Questions about scene geometry:
## begin

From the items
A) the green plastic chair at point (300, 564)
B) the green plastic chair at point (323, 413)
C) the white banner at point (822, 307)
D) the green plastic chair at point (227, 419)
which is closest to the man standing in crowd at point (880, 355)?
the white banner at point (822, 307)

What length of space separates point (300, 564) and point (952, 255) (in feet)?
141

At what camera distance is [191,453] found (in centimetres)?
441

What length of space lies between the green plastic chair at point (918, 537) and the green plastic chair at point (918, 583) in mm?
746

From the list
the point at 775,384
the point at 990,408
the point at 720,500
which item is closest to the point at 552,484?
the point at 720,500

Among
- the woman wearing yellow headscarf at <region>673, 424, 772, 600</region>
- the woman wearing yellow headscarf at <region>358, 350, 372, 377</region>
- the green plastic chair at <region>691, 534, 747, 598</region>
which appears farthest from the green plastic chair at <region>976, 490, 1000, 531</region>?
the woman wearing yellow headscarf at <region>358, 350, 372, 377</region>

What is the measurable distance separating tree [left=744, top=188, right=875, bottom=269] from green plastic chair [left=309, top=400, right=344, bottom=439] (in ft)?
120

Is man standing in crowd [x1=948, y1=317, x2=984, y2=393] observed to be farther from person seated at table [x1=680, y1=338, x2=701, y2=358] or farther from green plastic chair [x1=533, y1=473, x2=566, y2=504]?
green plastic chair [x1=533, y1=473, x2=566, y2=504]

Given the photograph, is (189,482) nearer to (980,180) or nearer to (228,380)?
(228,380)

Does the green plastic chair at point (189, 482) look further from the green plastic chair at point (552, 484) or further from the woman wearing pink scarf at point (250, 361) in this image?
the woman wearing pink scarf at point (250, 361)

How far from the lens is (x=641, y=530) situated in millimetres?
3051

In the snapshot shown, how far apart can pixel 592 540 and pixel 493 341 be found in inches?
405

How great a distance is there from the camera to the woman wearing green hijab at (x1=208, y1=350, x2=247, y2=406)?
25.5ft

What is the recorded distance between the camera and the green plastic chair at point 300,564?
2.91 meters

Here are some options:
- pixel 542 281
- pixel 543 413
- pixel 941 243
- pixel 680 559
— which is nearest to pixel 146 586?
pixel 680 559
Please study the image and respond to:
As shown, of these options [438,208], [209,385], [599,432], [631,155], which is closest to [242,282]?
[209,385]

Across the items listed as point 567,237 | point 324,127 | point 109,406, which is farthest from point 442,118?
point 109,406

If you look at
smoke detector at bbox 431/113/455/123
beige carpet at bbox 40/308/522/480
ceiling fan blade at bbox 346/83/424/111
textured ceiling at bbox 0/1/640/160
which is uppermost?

## end

# WORK REQUIRED
Copy every line from the one containing "Does the green" through the final line, including both of those lines.

# WRITTEN ANSWER
Does the green plastic chair at point (189, 482) look further from the green plastic chair at point (552, 484) or further from the woman wearing pink scarf at point (250, 361) in this image?
the woman wearing pink scarf at point (250, 361)

How far from the lens is (x=641, y=530) situated in millimetres?
3051

In the snapshot shown, how far apart can pixel 592 540 and pixel 493 341 be found in inches?
405

How great a distance is there from the camera to the woman wearing green hijab at (x1=208, y1=350, x2=247, y2=406)?
25.5ft

What is the recorded distance between the camera and the green plastic chair at point 300,564?
2.91 meters

Here are some options:
- pixel 542 281
- pixel 543 413
- pixel 941 243
- pixel 680 559
— which is nearest to pixel 146 586?
pixel 680 559
Please study the image and respond to:
As shown, of these options [438,208], [209,385], [599,432], [631,155], which is closest to [242,282]?
[209,385]

Across the items listed as point 567,237 | point 324,127 | point 109,406, which is farthest from point 442,118?
point 109,406

If you look at
smoke detector at bbox 431/113/455/123
beige carpet at bbox 40/308/522/480
ceiling fan blade at bbox 346/83/424/111
textured ceiling at bbox 0/1/640/160
which is uppermost?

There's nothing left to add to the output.